Конечно, не понимал, да и как он мог понять, что я – вовсе не тело, которое переминалось с ноги на ногу, выполняя простые мышечные приказы, ибо других, более сложных, выполнять было не в состоянии?

– Садитесь на место… – прохрипел следователь, хватаясь за оружие, но моя рука оказалась проворнее. Кисть Бородулина повисла, как плеть, а пистолет лег в мою руку очень удобно, будто редкий камень – в ячейку, приготовленную для него в выставочной витрине.

– Сади… – хрипел Бородулин, нашаривая под столешницей кнопку вызова охраны. Руки у него дрожали, и, даже нащупав кнопку, он не смог ее нажать.

– Сади…

Если он сейчас умрет, мы сможем поговорить на равных.
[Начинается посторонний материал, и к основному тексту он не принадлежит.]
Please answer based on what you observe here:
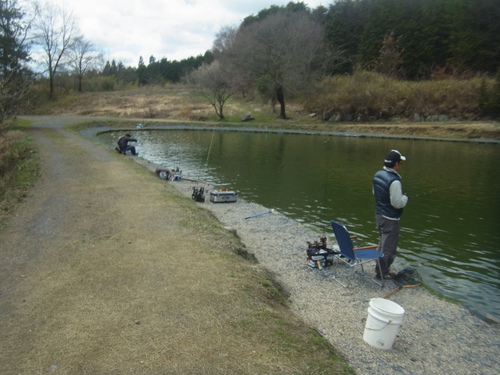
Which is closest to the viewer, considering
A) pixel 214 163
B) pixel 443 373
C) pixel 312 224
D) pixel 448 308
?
pixel 443 373

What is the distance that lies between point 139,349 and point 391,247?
486cm

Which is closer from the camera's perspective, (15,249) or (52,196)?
(15,249)

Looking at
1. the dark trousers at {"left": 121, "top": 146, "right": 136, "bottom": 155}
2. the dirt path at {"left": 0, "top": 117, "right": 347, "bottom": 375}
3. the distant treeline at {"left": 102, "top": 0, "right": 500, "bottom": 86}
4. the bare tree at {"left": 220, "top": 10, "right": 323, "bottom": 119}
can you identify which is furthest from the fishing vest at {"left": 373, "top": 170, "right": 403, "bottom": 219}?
the distant treeline at {"left": 102, "top": 0, "right": 500, "bottom": 86}

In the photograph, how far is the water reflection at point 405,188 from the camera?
902cm

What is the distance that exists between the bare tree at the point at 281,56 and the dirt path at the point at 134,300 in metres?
40.4

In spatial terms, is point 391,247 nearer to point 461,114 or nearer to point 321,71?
point 461,114

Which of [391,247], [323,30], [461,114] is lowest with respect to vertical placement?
[391,247]

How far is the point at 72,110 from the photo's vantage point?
5594 cm

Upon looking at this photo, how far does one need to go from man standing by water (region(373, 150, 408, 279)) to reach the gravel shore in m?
0.91

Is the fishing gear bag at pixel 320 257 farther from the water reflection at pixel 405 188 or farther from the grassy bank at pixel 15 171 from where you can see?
the grassy bank at pixel 15 171

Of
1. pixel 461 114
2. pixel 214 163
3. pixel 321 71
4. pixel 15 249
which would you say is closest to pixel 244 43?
pixel 321 71

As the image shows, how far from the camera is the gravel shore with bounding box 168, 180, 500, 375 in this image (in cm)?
499

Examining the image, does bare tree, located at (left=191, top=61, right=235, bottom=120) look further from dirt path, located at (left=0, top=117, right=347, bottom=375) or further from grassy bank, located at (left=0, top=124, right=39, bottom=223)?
dirt path, located at (left=0, top=117, right=347, bottom=375)

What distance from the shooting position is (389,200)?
6.81 meters
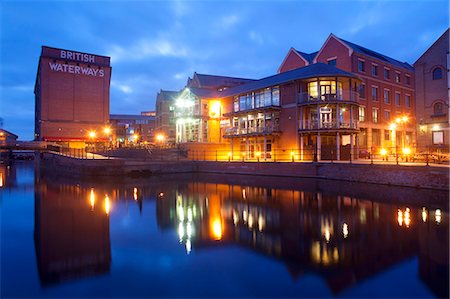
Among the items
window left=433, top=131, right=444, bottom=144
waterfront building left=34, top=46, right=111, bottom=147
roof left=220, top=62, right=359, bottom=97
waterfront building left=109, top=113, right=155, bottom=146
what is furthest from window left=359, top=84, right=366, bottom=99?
waterfront building left=109, top=113, right=155, bottom=146

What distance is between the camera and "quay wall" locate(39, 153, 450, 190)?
19.1 m

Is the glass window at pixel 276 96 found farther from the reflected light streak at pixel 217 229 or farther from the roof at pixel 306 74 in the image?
the reflected light streak at pixel 217 229

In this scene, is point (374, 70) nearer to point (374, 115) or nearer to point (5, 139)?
point (374, 115)

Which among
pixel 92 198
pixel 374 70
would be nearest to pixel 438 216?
pixel 92 198

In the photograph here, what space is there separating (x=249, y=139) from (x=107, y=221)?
2638 cm

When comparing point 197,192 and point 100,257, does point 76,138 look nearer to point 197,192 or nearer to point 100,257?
point 197,192

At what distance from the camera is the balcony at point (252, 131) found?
3400 centimetres

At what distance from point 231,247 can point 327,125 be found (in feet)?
79.2

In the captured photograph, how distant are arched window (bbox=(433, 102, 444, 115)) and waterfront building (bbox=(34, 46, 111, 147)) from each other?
2060 inches

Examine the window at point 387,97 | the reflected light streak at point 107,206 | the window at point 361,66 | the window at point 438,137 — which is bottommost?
the reflected light streak at point 107,206

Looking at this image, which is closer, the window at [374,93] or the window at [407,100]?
the window at [374,93]

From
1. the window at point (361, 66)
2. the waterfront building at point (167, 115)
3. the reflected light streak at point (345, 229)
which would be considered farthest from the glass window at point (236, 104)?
the reflected light streak at point (345, 229)

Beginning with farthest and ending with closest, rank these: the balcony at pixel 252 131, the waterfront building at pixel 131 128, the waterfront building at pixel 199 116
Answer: the waterfront building at pixel 131 128, the waterfront building at pixel 199 116, the balcony at pixel 252 131

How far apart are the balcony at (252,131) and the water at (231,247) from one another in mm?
16851
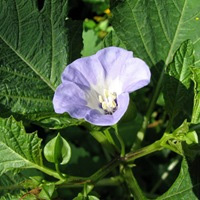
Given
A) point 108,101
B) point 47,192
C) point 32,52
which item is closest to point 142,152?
point 108,101

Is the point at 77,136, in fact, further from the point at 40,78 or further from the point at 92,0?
the point at 40,78

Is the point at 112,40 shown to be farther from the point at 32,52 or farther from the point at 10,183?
the point at 10,183

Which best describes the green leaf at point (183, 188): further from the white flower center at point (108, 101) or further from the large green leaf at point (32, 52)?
the large green leaf at point (32, 52)

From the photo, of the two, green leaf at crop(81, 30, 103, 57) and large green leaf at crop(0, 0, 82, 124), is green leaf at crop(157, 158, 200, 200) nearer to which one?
large green leaf at crop(0, 0, 82, 124)

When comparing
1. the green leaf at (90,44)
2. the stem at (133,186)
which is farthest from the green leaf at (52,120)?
the green leaf at (90,44)

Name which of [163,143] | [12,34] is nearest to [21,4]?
[12,34]

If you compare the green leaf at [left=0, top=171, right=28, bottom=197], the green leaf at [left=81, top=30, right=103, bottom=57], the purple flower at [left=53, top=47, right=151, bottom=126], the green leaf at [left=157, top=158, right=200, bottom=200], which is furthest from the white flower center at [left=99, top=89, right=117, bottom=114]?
the green leaf at [left=81, top=30, right=103, bottom=57]
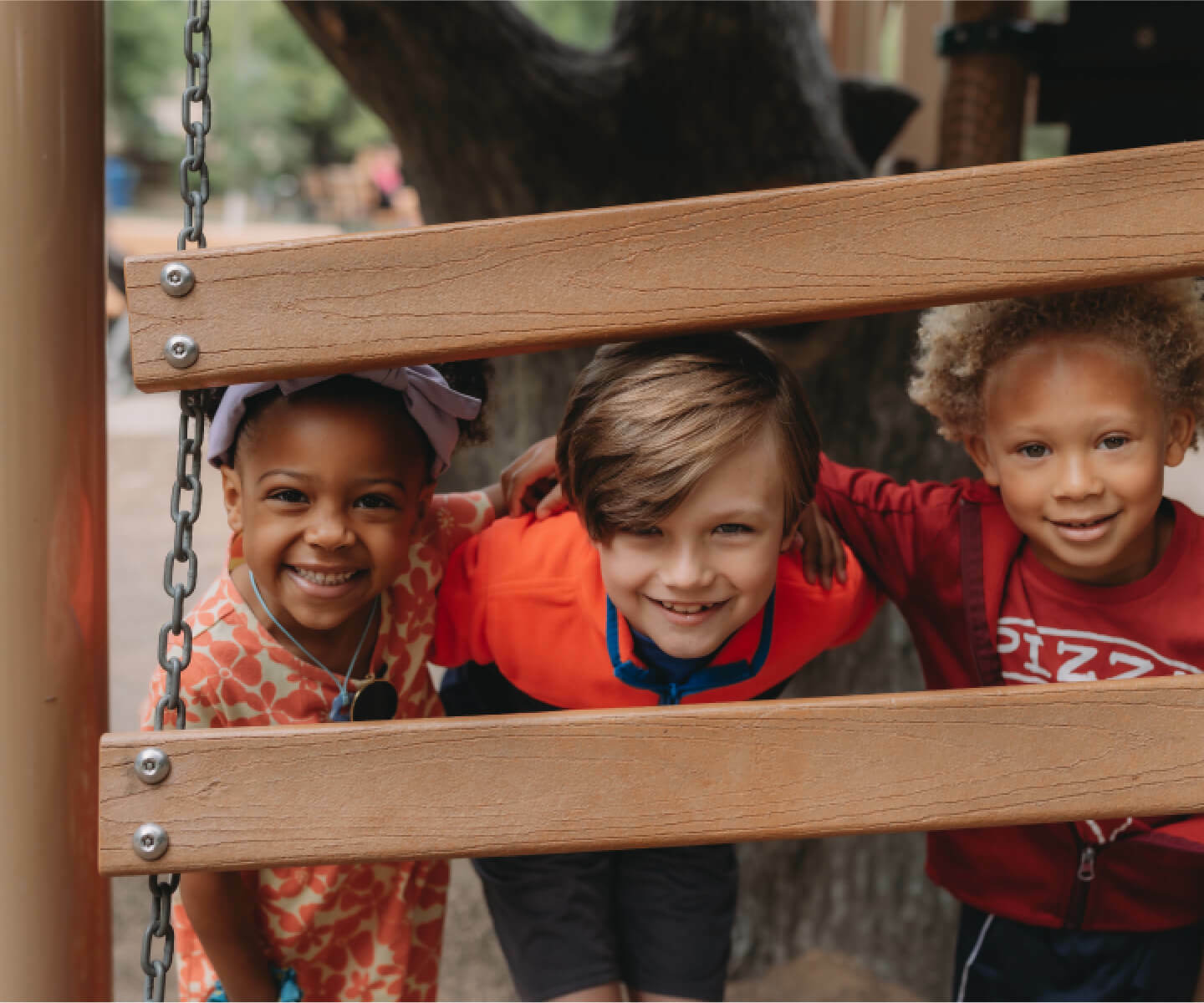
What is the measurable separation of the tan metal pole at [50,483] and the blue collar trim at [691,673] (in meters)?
0.74

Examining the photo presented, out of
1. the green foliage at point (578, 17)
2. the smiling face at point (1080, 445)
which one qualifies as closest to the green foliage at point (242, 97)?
the green foliage at point (578, 17)

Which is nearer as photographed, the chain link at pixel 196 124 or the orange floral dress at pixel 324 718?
the chain link at pixel 196 124

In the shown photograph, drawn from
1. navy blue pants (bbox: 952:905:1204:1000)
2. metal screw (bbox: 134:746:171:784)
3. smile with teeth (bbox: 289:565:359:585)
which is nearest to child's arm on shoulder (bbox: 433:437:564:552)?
smile with teeth (bbox: 289:565:359:585)

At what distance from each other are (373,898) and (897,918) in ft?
6.37

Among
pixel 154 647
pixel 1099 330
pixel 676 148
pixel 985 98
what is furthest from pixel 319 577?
pixel 154 647

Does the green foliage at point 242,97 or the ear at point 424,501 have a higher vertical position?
the green foliage at point 242,97

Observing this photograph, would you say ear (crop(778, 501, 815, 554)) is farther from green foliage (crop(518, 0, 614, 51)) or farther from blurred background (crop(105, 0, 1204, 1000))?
green foliage (crop(518, 0, 614, 51))

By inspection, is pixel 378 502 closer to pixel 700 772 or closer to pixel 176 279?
pixel 176 279

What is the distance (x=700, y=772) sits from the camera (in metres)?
1.32

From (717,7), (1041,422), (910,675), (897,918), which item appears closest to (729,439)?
(1041,422)

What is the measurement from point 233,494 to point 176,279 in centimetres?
51

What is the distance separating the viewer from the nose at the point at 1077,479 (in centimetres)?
148

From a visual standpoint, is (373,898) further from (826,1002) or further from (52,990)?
(826,1002)

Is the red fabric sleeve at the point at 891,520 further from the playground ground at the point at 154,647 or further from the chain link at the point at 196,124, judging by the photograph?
the chain link at the point at 196,124
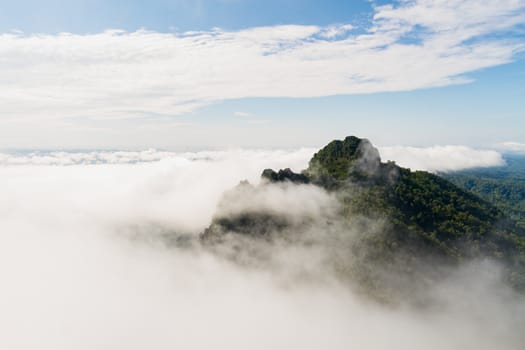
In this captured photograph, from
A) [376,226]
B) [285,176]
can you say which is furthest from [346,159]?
[376,226]

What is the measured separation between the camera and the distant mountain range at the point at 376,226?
70.5m

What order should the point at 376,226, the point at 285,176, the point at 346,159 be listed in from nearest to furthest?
the point at 376,226, the point at 285,176, the point at 346,159

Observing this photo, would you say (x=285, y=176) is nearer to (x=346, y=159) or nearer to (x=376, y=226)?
(x=346, y=159)

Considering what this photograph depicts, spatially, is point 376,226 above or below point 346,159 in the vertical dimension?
below

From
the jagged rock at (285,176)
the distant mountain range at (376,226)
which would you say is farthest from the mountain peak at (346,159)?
the jagged rock at (285,176)

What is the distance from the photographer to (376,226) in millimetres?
74938

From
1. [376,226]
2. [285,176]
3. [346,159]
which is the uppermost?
[346,159]

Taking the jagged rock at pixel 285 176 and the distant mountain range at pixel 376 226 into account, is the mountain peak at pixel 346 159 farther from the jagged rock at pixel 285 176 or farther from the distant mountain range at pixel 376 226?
the jagged rock at pixel 285 176

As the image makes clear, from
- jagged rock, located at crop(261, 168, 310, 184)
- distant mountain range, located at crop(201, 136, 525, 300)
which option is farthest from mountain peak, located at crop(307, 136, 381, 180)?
jagged rock, located at crop(261, 168, 310, 184)

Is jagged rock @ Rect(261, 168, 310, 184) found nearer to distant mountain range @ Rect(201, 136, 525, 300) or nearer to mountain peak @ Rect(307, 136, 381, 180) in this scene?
distant mountain range @ Rect(201, 136, 525, 300)

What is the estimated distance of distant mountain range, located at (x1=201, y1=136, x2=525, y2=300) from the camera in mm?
70500

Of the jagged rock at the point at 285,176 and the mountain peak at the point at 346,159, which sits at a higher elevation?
the mountain peak at the point at 346,159

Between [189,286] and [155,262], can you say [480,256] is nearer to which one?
[189,286]

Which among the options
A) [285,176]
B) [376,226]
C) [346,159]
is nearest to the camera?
[376,226]
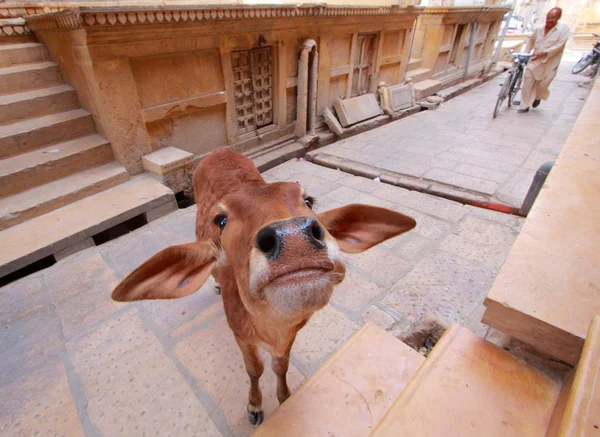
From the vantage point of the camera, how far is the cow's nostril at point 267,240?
1103 millimetres

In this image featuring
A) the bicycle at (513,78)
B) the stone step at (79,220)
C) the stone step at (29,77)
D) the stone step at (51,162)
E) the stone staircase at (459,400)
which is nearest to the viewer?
the stone staircase at (459,400)

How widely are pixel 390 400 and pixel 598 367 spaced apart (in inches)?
46.8

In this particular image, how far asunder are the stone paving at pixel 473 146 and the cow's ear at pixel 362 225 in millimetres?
3655

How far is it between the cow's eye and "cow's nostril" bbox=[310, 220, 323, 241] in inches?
22.9

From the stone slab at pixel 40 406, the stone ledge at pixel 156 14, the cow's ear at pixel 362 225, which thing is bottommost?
the stone slab at pixel 40 406

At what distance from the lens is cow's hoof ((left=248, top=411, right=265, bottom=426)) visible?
6.63 ft

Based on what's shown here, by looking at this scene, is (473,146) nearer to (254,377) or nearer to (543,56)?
(543,56)

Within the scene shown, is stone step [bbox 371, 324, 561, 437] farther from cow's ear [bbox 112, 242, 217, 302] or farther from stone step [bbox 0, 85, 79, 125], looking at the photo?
stone step [bbox 0, 85, 79, 125]

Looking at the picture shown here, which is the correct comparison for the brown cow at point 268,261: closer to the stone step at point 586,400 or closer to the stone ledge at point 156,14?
the stone step at point 586,400

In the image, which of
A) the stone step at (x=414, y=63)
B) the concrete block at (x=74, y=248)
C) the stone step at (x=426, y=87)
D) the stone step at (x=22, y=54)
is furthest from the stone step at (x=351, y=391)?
the stone step at (x=414, y=63)

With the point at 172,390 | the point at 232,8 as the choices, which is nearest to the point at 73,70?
the point at 232,8

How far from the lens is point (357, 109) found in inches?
304

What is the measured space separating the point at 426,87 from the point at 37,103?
957 centimetres

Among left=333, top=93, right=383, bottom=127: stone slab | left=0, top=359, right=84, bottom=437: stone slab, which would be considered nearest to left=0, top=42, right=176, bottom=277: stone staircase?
left=0, top=359, right=84, bottom=437: stone slab
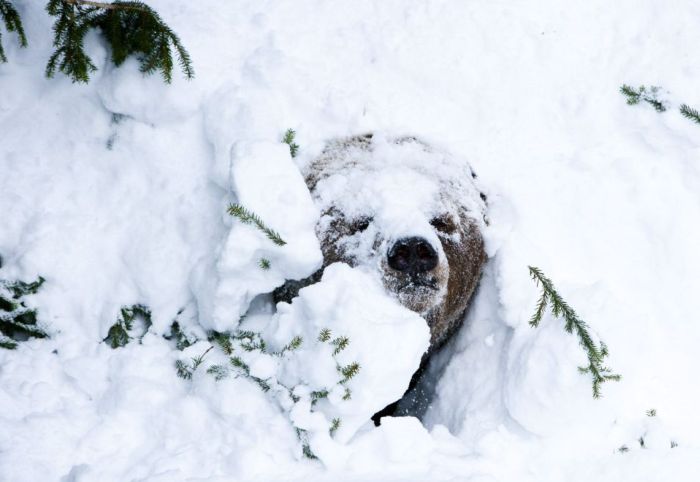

Правда, тогда в разговоре не будет никакого толка, и мертвому Бородулину это станет ясно сразу, как только он увидит, наконец, себя со стороны. Это очень интересное зрелище, когда смотришь на себя со стороны – если, конечно, смотришь не на поверхность, не на остывающее тело, а на то, что истекает из него в эти минуты после остановки сердца.

Нет, следователь не стал умирать. Он опустился на свой стул, схватился обеими руками за грудь – сердце прихватило, неприятно, конечно, но не смертельно.

Я обошел стол и направился к двери, держа пистолет в опущенной руке. Разве я собирался стрелять? Нет, конечно.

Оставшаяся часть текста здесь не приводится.